You probably have friends and relatives handing out your business cards for referrals. Is it legal to pay them? Anyone interested in forming an alliance with another contractor will benefit from an inquiry about ‘JV’s and GP’s’. A Nevada contractor catches a ‘waive’ to ride in California with our first question…
Q: I currently am a qualifier on a Nevada contractor’s license. I believe California has an agreement with Nevada to recognize the trade certificate from state to state. Can you see if I can get an exemption from the trade test? This would allow me to study for the law test only.
A: Thank you for your email. From my research, it appears a waiver of the trade exam is very likely under California and Nevada’s long-standing reciprocity agreement. This is based on your having been licensed in good standing for 5 of the previous 7 years. You’re correct, with an “exemption” from the trade test, you will only need to study for the law exam.
Q: My question is in regards to referral fees paid by contractors. I am a General Contractor who specializes in home remodeling and custom homes. We work with real estate agents quite often and I was wondering if paying a referral fee for them sending work our way is legal? These referrals simply involve giving a new homeowner my business card. Also, is it legal for contractors to pay referral fees to each other for passing on work? Thanks for your input!
A: B&P Code section 7157 addresses inducements or “kick-backs”. While I am not an attorney, based on my reading, my opinion is that it would be acceptable to pay a real estate agent a referral fee in the manner you describe. However, there may be some regulation against this in the code sections governing the real estate industry. NO kickback may be given to the new homeowner or to another contractor.
The above code section deals with home improvement contracts and states in part, “…no person may promise or offer to pay, credit, or allow to any owner, compensation or reward for the procurement or placing of home improvement business with others.” This Section goes on to say that no contractor shall pay any compensation of any kind to any other contractor except in the performance of his or her work as a subcontractor.
Q: We are two sole proprietor general contractors’ that want to form a business partnership. My research has taken me to the joint venture contractor’s license. Could you tell me if this is an appropriate way to put a partnership together? Will our present licenses be affected?
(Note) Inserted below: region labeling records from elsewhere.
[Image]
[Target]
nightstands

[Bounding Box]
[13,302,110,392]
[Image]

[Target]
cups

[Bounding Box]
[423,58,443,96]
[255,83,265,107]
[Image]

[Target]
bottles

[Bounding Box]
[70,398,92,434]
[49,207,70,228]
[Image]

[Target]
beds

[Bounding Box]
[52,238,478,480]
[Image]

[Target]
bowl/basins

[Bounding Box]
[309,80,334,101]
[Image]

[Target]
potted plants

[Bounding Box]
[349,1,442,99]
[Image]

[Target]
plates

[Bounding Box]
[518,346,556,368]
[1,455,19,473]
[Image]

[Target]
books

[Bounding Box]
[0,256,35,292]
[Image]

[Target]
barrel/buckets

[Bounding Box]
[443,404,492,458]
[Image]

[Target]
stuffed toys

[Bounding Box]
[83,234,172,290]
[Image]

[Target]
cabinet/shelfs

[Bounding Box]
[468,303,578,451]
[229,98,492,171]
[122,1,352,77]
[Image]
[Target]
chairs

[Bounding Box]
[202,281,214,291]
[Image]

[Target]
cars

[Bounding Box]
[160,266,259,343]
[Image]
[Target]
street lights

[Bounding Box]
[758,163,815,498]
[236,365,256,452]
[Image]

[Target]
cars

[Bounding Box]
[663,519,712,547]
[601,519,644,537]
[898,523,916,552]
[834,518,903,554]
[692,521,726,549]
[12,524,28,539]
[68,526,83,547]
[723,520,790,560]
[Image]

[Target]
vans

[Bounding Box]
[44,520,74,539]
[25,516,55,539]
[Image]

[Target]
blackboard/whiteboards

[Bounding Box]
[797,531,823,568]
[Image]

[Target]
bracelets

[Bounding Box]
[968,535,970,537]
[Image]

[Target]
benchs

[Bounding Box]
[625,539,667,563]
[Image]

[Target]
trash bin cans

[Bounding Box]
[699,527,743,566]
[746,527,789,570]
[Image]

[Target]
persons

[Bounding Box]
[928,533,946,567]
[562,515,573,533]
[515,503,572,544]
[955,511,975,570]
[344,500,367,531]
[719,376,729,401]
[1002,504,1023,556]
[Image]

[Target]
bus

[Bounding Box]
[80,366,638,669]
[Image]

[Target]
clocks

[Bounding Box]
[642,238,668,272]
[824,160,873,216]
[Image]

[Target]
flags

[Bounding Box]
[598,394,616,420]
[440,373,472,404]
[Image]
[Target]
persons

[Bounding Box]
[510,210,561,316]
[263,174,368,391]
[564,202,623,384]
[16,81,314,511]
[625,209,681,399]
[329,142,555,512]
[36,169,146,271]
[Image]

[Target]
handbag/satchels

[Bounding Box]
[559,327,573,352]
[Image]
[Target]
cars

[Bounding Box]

A: Forming a Joint Venture (JV)) would be one option. Forming a “general partnership” (GP) would be a second option. For contractor licensing purposes a JV consists of two or more licensed contractors both (or all) of which must be active and in good standing. A partnership can be formed as long as one listed individual holds a valid contractor’s license. Joint Ventures are the simplest type of license to apply for and usually take less than 10 days to be issued.
Because trouble often begins when partnerships break-up, whether you form a JV or GP, I would strongly recommend consulting an attorney to draw up a legal agreement. The new license will belong to both of you and should not impact your existing sole owner licenses.